Carefully he drew the combat knife from its sheath. The heavy tungsten-steel blade was blued, muting all reflective highlights. Transferring the Copperhead to his left hand, Kane gripped the knife in his right, waiting and watching the sentry.
The man wasn’t looking in his direction at the moment, but he would eventually. The pile of shale would conceal Kane as long as he remained motionless, but he had to cross that open space and get into the ditch if he wanted to take the sentry down without blasterfire.
The sentry turned in Kane’s direction, his eyes shifting slowly past the heap of broken rock and sweeping beyond it. He turned to look in another direction. Like a coiled spring, Kane rushed from around the rock pile, crossed the open space and down into the shadows of the ditch.
It was only four feet deep, and he went down flat on the bottom of it. He belly-crawled forward, along the base of the wall. When the sentry started to turn in his direction again, he froze. He had learned long ago that at a distance, especially at night, what did not move merged into the terrain. The sentry’s eyes passed over him again.
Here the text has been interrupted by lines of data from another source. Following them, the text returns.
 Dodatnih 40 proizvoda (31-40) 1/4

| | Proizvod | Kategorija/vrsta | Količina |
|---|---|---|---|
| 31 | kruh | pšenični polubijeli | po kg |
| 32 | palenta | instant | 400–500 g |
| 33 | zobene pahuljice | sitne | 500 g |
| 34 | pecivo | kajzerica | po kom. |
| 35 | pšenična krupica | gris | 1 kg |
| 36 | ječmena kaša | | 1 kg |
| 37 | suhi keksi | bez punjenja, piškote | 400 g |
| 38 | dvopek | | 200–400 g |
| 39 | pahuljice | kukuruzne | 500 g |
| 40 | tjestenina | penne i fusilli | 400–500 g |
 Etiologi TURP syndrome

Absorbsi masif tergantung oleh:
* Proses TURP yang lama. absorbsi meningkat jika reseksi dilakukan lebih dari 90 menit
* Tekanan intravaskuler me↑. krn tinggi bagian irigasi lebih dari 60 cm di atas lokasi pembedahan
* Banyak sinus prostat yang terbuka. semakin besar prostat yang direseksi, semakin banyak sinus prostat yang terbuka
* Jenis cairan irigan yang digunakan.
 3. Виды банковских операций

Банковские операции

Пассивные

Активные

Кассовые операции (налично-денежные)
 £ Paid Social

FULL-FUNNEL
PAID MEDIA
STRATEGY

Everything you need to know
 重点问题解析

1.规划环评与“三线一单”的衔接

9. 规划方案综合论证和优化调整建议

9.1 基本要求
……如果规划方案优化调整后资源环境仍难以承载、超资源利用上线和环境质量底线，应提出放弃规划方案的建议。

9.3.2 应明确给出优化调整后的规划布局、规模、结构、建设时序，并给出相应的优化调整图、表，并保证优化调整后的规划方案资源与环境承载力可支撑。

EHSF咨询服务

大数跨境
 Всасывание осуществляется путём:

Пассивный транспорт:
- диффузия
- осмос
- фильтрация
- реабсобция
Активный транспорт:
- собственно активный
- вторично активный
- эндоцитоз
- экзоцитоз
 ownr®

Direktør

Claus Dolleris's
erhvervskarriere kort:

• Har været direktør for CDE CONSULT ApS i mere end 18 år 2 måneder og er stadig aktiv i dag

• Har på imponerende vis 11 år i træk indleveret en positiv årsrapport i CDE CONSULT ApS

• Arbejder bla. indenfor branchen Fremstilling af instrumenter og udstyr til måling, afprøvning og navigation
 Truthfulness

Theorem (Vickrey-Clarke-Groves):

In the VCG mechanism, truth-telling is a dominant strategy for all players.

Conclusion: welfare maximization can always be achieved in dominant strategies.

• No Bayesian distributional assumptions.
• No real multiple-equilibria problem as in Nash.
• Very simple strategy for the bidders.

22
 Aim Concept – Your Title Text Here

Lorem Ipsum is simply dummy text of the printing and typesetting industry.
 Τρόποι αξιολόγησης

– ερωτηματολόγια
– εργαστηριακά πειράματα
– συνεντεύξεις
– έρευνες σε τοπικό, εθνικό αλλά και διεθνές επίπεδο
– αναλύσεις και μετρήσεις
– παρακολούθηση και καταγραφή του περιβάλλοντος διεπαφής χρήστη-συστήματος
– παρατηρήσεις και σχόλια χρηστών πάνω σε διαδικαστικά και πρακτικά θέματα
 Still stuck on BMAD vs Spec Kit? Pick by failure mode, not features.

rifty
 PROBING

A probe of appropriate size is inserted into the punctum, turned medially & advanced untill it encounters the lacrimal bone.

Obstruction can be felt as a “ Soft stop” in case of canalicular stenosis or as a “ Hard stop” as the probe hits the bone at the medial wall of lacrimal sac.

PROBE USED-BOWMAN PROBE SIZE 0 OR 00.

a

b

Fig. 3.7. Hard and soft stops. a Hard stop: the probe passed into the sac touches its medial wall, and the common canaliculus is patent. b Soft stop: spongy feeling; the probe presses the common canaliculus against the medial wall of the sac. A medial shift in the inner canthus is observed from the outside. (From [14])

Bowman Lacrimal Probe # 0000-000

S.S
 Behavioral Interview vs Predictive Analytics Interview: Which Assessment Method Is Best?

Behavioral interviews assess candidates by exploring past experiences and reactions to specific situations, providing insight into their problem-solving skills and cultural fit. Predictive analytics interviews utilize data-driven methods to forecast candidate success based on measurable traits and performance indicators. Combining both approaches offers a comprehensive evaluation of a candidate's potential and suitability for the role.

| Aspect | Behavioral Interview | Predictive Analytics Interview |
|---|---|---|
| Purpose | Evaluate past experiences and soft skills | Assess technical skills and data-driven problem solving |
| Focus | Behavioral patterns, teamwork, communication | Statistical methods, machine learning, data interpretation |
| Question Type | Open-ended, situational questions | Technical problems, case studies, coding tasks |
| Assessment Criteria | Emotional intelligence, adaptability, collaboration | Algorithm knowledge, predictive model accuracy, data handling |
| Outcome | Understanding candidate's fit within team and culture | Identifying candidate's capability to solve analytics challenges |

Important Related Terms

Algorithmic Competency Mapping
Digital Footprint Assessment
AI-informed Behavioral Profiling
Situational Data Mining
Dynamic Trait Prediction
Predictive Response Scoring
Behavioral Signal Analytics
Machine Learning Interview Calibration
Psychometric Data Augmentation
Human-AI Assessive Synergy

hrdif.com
The man was looking for invaders in obvious hiding places, not in places with no apparent concealment within spitting distance of his position.
The sentry turned away again, and Kane rose from the depression and climbed up the opposite bank. His back pressed against the wall, he slid carefully along until he was directly beneath the sentry. He waited in the night shadows until he heard the grate of shoe leather against stone, then his left arm snapped up, slapping the barrel of the Copperhead against the man’s ankles.
In midstep, the sentry stumbled and lost his balance as his legs entangled. He fell right into Kane’s waiting arms. The rifle clattered and slid into the ditch. The man groped for it, but he didn’t have time to reach it or cry out before Kane pressed the barrel of the Copperhead against his throat.
His polycarbonate-shod knee slammed into the small of the sentry’s back and arched him forward against the pressure of the blaster barrel. The point of the razor-keen, double-edged knife in Kane’s right fist plunged between two ribs, sinking deep.
Kane maintained the pressure on the knife. The man clawed at the barrel of the Copperhead. From writhing lips, he husked out three half-gagged words, “Sec man! Sec!”
The sentry’s body convulsed briefly, then went limp, and Kane slowly lowered the deadweight to the ground, pulling the knife free. Gingerly, with the metal-reinforced toe of a boot, Kane prodded the man over onto his back. Blood, black in the wavering light of the night sight, flowed over the edge of the ditch. The man was scrawny, sharp featured, lank of hair and limb. His hands were callused, the fingers blunt and short nailed. He looked around forty years of age, which probably made him closer to twenty-five.
All in all, he looked like typical outlander trash. His use of the archaic “sec man” label marked his origins in the wild hinterlands beyond the villes. Only people raised far from the influence of the secure cities still applied that obsolete term to the Magistrates.
Kane started to push the body down into the ditch, then he froze and leaned forward, staring at the outlander’s face. His hair covered a transceiver plug in his right ear, and his shirt collar had concealed the miniature microphone affixed to his throat. His hissed “sec man” hadn’t been an insult but a warning.
Dropping back into the ditch, Kane pulled the corpse with him, then climbed out on the opposite side, taking cover again behind the pile of shale. He heard nothing from the other side of the wall. Resheathing the knife, he waited for the count of sixty, then tapped out the move-up-carefully signal on the microphone.
It occurred to him that Reeth may have abandoned the Cliff Palace either when an alarm was activated or the Vulcan-Phalanx gun was triggered, and he had left a single guard behind to alert him to the identity of the intruders. Kane was able to half convince himself that was Reeth’s strategy.